Марина Тимашева. Для меня не существует понятия поколения, потому что я нормально чувствующий человек, исходящий из своего эмпирического опыта, а не из знания философического… И исходя из этого, у меня никогда не получалось, что люди одного возраста складываются во что-то единое. Даже люди близкие. Это же начинается с детства. Скажем, мне всегда ближе всех (ближе, чем родители, чем ровесники) была бабушка, которая, как можно догадаться, никак не относилась к моему поколению…

То есть ничто я поколениями не меряю, жизнь вертикальна. И я всегда «найду свое там, где увижу свое» — в бабушке или в Пушкине, которые поколенчески, мировоззренчески мне ближе большинства сверстников.

Но исходя из идеи поколений очень часто строят концепции. Говорят: «шестидесятники» и ставят набор фамилий через запятую. При этом каждый раз в угоду своей концепции человек опускает одну или две фамилии. Однако эти две или три фамилии весьма значимы, и если ты, к примеру, говоришь, что поколение — это Евтушенко, Вознесенский, и пропускаешь фамилию Бродский, то это — ерунда и ахинея. Или забываешь Вознесенского. «Качались в наших рюкзаках лучи, окутанные пылью…» или «Ресторан качается, будто пароход, а он свою любимую замуж выдает»… Или Евтушенко: «Эмигрируем в губы друг друга мы из этой несчастной страны»…

О. Л. «А снег повалится, повалится, повалится…»

М. Т. «И все прочтут в моем лице, что моя молодость повадится опять стучаться на крыльце…» Короче, я не склонна, в отличие от многих, говорить: «Вот, Бродский был великий, а Евтушенко и Вознесенский — нет». И если я пропускаю хоть одну фамилию и строю без нее концепцию, то любой человек подставляет эту фамилию — и моя концепция рушится, как карточный домик.

Иное дело, тут Олег прав, мировоззренчески люди разных поколений могут совпадать, не совпадая с людьми, формально относящимися к одному поколению. И объединяет их не система ценностей, не предмет описания и не предмет разговора, а язык, язык описания. Тоска по лучшей жизни — вечная тема всех поколений и всех людей, которые для меня что-то значат. Другое дело — язык описания этой тоски. Он не просто важен, он определяет эту самую границу поколений. Это легко проследить по бардовской песне и русской рок-музыке, которые являются побегами одного ствола — то есть русской поэтической традиции, положенной на музыку, потому что так было удобнее и вернее донести свое сообщение до аудитории: звук гитары был новым, неким «другим» звуком. И, положим, у всех крупных бардов этот язык склонен к тому, что мы бы сейчас назвали патетикой или вы обозначили в теме номера как «пафос». Я не вкладываю в это слово никакой отрицательной оценки, потому что, с моей точки зрения, в пафосе Окуджавы, в пафосе Визбора — нежность и изумительная душевная красота, которые снимают абсолютно все претензии к этому «пафосу».
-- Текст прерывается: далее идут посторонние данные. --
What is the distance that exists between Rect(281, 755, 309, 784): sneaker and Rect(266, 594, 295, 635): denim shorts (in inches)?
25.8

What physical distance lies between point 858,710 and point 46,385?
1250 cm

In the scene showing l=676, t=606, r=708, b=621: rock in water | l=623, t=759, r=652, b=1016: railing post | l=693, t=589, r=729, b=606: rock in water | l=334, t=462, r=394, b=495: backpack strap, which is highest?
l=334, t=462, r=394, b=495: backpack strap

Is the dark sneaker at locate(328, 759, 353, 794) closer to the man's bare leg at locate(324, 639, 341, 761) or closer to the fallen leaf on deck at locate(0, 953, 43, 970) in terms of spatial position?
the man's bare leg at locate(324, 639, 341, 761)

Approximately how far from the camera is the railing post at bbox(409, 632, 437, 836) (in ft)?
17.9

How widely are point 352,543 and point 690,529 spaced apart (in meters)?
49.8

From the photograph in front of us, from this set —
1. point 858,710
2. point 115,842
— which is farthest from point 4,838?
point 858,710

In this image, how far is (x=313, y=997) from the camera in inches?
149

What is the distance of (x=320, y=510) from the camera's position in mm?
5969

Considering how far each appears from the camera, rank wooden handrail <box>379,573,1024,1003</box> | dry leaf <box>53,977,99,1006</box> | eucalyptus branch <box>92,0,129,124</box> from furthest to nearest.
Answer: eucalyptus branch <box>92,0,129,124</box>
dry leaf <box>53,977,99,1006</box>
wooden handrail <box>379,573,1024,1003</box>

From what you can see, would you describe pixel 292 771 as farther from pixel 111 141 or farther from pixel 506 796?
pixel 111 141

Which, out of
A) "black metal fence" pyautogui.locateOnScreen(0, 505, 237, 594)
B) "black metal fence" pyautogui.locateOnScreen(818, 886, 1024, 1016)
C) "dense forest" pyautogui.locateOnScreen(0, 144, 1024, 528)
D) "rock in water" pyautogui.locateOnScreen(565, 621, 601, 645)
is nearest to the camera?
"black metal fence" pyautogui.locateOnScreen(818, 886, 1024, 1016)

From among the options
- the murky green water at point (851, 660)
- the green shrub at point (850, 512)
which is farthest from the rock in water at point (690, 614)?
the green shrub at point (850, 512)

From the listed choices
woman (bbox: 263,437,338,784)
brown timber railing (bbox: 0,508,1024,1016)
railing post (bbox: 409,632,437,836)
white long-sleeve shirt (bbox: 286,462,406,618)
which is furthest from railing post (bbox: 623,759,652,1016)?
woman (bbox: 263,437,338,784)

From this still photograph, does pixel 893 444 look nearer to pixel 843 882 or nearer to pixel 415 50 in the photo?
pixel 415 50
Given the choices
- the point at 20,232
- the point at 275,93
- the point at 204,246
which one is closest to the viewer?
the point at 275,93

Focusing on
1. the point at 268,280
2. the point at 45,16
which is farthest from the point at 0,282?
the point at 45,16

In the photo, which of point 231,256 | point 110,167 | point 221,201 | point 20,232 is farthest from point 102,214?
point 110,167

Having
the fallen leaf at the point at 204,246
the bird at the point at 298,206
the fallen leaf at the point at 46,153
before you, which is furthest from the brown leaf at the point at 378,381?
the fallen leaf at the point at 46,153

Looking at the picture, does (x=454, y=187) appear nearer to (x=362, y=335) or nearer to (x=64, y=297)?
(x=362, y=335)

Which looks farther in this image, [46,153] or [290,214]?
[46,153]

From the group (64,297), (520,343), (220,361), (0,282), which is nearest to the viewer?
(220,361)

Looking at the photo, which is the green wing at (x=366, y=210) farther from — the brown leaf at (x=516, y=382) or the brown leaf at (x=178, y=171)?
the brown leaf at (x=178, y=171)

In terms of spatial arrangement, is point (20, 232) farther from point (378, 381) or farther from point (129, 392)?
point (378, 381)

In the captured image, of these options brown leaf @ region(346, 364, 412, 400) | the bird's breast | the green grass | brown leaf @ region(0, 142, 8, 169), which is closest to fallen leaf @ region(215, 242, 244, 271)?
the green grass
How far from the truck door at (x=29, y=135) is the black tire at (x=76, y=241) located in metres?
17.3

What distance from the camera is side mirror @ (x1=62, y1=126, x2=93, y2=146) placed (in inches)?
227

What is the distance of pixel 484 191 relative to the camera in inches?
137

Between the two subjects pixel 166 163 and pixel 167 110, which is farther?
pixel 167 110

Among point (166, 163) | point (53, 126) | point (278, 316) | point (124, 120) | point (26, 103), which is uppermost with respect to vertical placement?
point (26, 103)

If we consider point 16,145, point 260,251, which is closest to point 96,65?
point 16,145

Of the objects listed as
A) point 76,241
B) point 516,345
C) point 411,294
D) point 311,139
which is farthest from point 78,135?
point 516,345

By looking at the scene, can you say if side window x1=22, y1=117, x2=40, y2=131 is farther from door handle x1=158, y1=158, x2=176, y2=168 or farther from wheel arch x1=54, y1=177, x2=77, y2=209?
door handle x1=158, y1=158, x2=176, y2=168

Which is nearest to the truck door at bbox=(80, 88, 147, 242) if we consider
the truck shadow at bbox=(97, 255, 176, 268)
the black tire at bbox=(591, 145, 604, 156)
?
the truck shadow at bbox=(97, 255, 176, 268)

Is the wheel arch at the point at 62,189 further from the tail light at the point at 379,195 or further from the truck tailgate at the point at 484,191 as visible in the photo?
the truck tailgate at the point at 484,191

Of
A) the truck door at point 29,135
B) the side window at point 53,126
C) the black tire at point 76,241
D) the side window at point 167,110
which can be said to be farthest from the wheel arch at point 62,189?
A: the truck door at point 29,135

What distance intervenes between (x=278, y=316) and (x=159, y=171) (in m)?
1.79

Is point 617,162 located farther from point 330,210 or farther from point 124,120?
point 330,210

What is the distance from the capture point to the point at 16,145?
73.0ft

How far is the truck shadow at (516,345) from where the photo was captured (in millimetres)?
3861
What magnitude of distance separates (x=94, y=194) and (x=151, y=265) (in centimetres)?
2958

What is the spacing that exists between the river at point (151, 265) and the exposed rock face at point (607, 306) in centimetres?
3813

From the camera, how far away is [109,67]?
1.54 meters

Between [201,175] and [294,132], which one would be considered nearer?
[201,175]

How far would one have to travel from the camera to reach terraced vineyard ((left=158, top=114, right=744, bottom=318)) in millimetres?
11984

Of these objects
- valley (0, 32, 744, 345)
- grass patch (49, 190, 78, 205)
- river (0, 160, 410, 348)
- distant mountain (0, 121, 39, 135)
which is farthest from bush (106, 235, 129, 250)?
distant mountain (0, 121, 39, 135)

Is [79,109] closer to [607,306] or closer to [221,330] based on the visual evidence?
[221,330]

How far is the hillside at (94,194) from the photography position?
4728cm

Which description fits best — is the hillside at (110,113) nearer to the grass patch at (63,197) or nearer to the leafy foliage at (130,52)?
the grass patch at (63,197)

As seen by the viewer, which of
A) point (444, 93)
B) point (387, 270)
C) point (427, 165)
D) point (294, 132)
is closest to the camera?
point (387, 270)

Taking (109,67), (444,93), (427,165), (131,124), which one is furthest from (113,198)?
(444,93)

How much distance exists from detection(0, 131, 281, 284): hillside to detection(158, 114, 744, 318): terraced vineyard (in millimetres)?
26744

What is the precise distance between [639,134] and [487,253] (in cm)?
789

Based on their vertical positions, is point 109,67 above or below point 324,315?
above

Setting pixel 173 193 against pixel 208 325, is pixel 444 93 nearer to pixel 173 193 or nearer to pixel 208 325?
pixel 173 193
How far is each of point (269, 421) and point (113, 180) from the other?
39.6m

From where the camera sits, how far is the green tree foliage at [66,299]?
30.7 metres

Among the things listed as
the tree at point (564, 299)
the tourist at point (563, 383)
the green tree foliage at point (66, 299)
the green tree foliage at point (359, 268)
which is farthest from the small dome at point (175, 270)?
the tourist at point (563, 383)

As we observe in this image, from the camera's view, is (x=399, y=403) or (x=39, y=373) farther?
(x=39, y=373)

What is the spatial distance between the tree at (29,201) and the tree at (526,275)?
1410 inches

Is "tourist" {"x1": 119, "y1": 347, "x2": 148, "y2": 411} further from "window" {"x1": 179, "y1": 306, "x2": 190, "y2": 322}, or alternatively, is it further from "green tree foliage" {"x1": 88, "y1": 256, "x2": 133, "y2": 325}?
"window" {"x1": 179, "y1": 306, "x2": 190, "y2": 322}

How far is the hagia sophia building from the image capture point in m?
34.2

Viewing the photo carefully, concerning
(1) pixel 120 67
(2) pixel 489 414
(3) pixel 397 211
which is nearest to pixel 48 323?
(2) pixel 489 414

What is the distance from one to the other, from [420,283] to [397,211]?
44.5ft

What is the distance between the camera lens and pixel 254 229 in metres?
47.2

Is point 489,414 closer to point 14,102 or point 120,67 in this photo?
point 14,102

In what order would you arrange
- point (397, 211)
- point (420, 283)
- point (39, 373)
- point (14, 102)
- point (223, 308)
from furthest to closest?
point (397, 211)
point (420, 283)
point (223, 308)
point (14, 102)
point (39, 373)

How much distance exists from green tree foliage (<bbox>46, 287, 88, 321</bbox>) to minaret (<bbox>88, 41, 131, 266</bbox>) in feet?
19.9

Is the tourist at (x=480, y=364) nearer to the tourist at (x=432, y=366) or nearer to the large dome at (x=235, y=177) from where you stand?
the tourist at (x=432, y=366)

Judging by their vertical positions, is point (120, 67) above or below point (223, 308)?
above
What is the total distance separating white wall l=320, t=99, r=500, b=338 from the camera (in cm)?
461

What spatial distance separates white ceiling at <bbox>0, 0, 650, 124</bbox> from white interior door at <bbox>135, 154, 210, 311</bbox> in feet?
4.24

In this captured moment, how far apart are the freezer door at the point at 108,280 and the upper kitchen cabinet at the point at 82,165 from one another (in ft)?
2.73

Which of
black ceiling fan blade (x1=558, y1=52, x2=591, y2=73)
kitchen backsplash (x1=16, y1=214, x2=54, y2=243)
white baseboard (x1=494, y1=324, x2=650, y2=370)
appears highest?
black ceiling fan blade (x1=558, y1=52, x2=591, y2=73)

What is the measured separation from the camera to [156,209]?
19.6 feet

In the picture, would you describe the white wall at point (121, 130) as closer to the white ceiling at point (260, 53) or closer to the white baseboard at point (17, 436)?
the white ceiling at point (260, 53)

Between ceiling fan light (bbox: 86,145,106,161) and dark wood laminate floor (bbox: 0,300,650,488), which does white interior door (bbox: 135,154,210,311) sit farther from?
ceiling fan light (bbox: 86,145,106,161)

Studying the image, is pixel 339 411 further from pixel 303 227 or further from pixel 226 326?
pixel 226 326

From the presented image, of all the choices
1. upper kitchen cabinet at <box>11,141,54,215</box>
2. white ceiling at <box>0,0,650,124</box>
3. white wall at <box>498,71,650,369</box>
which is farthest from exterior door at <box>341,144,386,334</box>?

И столь же очевидно, что, когда после Визбора («Милая моя, солнышко лесное, Где, в каких краях встретимся с тобою?») или Окуджавы («Будто бы тень удивленной любви, вспыхнувшей, неутоленной…») приходит сначала Высоцкий с его «блатной», «разбойной» песней, а далее через него в 70-е годы эта традиция выходит на того же Мишу Науменко («Я не стал тебя будить и устраивать сцен, какая разница, с кем и где ты провела эту ночь, моя сладкая Н.»), — в ней имеющий уши слышит, что это не отличающиеся по смыслу послания.

О. Л. У всех одно и то же. Для любого пафоса характерна исповедальность, желание правды. Она, эта правда, была поэтична, потом стала опускаться и искать низы этой исповедальности: я должен себя до дна рассказать…

М. Т. Да, у всех одно и то же по смыслу послания. Но к тому моменту, когда появился Высоцкий и, тем более, ленинградская школа рок-музыки, невозможно было пользоваться красивыми словами, опошленными не Окуджавой и не Высоцким, а теми, кто развел себе разлюли-малину на чужих костях, на чужой крови, на чужой любви. И в этот момент, чтобы снова рассказать о своей любви и не быть принятым за «мажора», нужно было избежать слова «любовь». К тому же изменились некоторые реалии жизни. Галич был человек более чем обеспеченный, когда он начал писать свои песни, Окуджава тоже был достаточно благополучным, Высоцкий — первый артист Таганки, а эти, новые, были — никто, и звать их было никак. Соответственно, у них была совершенно другая жизнь, они исходили из нее и из своей собственной правды. И не искали красивых слов. То есть язык действительно показывал, что пролегла резкая грань между выдающимся творцами одного времени и выдающимся творцами другого. Между выдающимися творцами разных поколений (например, 60-х и 80-х) всегда было больше общего, чем между выдающимися творцами и ничтожествами одного поколения, но в языке описания была заметна огромная разница. В театре это было не так жестко. Это было очевидно, пожалуй, в случае с «Современником», с Таганкой и касалось их интонации.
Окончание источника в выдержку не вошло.